Drawing on his own near-death experience, the author finds a powerful intensity in this tale of a young man’s convalescence in a Cornish village

“I

had to pick through the wreckage, blind at first. I had to find all the pieces of me, scattered all around, and put them back together, one by one.” Following a cardiac arrest which left him clinically dead for 40 minutes, Jago Trevarno, the young narrator of Patrick Charnley’s moving debut novel, has retreated to the Cornish village where he grew up, to shelter under the protection of his “off-gridder” uncle, Jacob.

His mother dead of cancer and his father long gone, at 20 Jago’s world seems to have shrunk to nothing but the hard daily labour of working a subsistence farm high above the rugged Atlantic coast. The life Jago had begun to construct in the city, “a runaway train” in flight from his mother’s death and everything that reminded him of her, has evaporated abruptly in the aftermath of his near-death experience. He has “gone from someone who needed to slow down, to be present, to someone having no choice about it”, and must start from scratch.
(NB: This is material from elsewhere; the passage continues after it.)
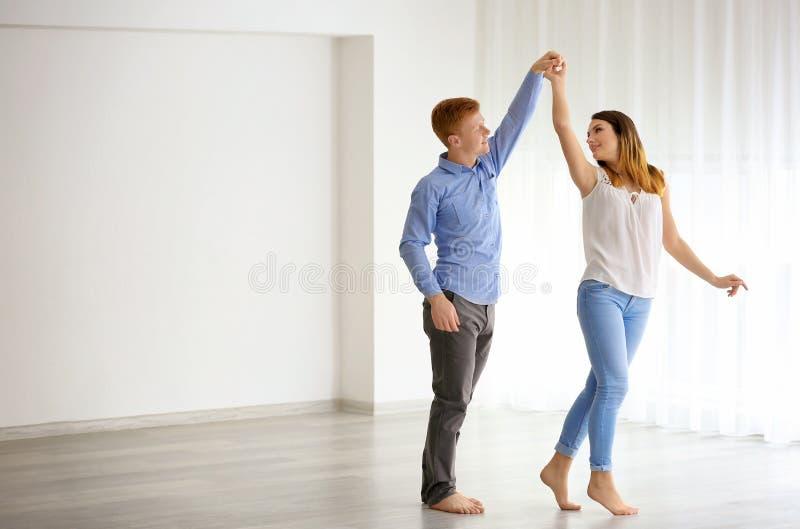 可爱夫妇的跳舞 免版税图库摄影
The building blocks available to Jago are basic. His injury has left him with “reduced processing power”: his brain’s responses are slow and have to remain so, calibrated for recovery. He is also in marked retreat from intense emotion, wary of the havoc it could wreak in his vulnerable synapses, and Jacob – kindly, protective and understanding but taciturn, unused to company – exerts only minimal emotional counterpressure.